Is there a way to turn off/change CORS settings wh...
# help
s
Is there a way to turn off/change CORS settings when running LakeFS in a docker container? I was trying to hit the LakeFS API (localhost:8000 from localhost:3000, for example)
i
Hi @Steve Willard LakeFS is agnostic to this, whatever you configure the listen address be enough for it ( See the lakeFS config) Other than that it might be something else in your browser or another server running.
s
what about in the case of generating a presigned s3 url for lakefs, and uploading it from a browser?

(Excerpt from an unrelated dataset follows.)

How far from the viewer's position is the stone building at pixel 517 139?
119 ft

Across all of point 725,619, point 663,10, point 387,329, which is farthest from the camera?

If I used nginx, for example, which allowed CORS…. can I generate a presigned url for nginx, but rewrite it for the underlying lakefs server?
i
Im not quite sure I fully understand your use case, can you explain what are you trying to achieve?
s
I have an internal tool that is a web UI. That UI has a way to select potentially large files, and upload them into a lakeFS repository. Ideally I’d like to directly upload to LakeFS from the browser, and avoid large data hitting another server. From the browser, I’d be ok with either using the AWS sdk to upload, or uploading to a presigned URL to LakeFS, if that’s possible. I can’t currently go from the web UI -> LakeFS because they are hosted on different domains.
i
That Web UI -> lakeFS problem with occur with any server redirect not just lakeFS. You should host them under the same domain if possible. Usually testing those things locally is done with some proxy like Nginx or via dev browser configuration that are not secure for real world
👍 1
s
Assuming I had an nginx proxy to get around the cors issue… does lakefs support something like pre-signed URL uploads? Basically I’m wondering if I can avoid potential problems with uploading large files to lakefs, and maybe just tell it it exists after uploading it
i
Yes, it’s supported. I think I better understand your use case now so I compiled some options for you to test, including the CORS issue and uploading to lakeFS via pre-sign url 🙂
First, besides using NGINX, for local development if you want to work a UI let’s say on localhost:3000 (some React App) and the lakeFS server on localhost:8000. You can use NGINX but this is exactly what happens in lakeFS when develop our own UI, we use a reverse proxy so here’s a reference: Run npm run dev and the UI will start with a reverse-proxy on localhost:3000 which will speak with lakeFS on localhost:8000 - check the reverse proxy config. Using that same logic you can achieve with your own ui for local development. In production they would sit on the same domain of course. Second, regarding pre-sign URL: both put and get is available (for S3, GCS, Azure - not for local storage or anything else). Check this doc reference: To use this functionality in the lakeFS UI: you would have to allow CORS on your bucket policy and in lakeFS config enable in the UI. To use this functionality in lakectl: check lakectl fs upload and lakectl fs cat example. To write your own API either use a generated SDK or based on our HTTP OAPI spec then for pre-sign URL best would be to look at what
lakectl
does, for example to upload an object with a pre-sign feature look at clientUploadPreSignHelper API calls to lakeFS: First it calls getPhysicalAddress to get a presigned URL to upload (without the need for AWS credentials, just lakeFS) and then LinkPhysicalAddressWithResponse.
s
Using the links you provided to look at
lakectl
was super helpful. I ended up generating presigned URLs and linking them with another lakefs API call. That was super easy, and it worked great — thank you!!!!